Form 1095-C and 1095-B:
- Employers with more than 50 full-time employees need to report information regarding the health care eligibility and coverage for their employees on Form 1095-C (Employer-Provided Health Insurance Offer and Coverage).
- Employers with less than 50 full-time employees sponsoring self-insured group health plans will be required to file Form 1095-B (Health Coverage) to report information regarding the health care coverage for their employees.
Tax Cuts and Jobs Acts (TCJA) updates:
- Qualified Moving Expense Reimbursements Exclusion is no longer allowed during the tax years 2018-2025.
- Donated Leave–the allowance for employees donating their personal, sick or vacation leave days to qualified tax-exempt organizations helping victims of some specified, recent natural disasters, still applies in 2019.
- Qualified Equity Grants Reporting–The Internal Revenue Code (IRC) Section 83(i) covers “qualified equity grants” but comes with increased reporting requirements for eligible corporations with qualified plans.

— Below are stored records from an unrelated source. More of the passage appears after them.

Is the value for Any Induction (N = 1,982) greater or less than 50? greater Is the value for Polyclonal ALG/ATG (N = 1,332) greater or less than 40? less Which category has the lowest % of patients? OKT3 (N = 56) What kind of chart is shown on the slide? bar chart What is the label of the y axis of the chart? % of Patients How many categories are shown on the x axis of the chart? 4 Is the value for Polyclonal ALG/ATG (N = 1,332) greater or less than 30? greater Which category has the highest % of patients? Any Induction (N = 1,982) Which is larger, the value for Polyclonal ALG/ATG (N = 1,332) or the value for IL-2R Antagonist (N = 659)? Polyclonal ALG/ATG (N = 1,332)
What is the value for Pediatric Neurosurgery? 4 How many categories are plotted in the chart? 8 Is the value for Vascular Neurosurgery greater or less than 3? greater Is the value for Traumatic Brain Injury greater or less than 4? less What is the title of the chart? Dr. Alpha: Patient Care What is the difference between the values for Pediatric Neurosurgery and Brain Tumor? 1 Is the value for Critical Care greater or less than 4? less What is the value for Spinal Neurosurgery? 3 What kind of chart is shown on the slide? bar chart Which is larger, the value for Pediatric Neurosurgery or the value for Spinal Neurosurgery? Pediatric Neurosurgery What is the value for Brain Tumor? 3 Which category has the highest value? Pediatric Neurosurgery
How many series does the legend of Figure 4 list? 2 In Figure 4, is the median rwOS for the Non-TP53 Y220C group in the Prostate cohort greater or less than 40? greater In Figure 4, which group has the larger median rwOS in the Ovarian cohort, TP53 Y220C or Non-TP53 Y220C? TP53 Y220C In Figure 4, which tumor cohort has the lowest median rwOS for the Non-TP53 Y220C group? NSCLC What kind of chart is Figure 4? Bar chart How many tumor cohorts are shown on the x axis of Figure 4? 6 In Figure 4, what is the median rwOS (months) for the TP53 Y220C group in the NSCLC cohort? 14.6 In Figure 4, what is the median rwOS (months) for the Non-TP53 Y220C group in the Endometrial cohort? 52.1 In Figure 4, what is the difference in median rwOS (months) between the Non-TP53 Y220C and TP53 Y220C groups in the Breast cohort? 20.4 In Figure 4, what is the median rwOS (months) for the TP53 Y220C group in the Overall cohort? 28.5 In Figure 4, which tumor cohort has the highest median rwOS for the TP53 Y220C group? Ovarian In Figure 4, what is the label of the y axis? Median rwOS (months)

Generally, when stock from an exercise of a stock option or a stock grant is substantially vested, employees are required to recognize taxable income, and income tax withholding requirements apply. Note: In the case of a start-up business, this withholding burden often falls on the employee, which counteracts any incentive of the initial stock option or grant. Complex rules stipulate what companies are covered, employee notification requirements, and penalties if employees are not notified in a timely manner.
Amsden has written more in-depth on reporting requirements and exceptions and says that consulting with the appropriate accounting specialists can alleviate confusion and expedite the reporting process.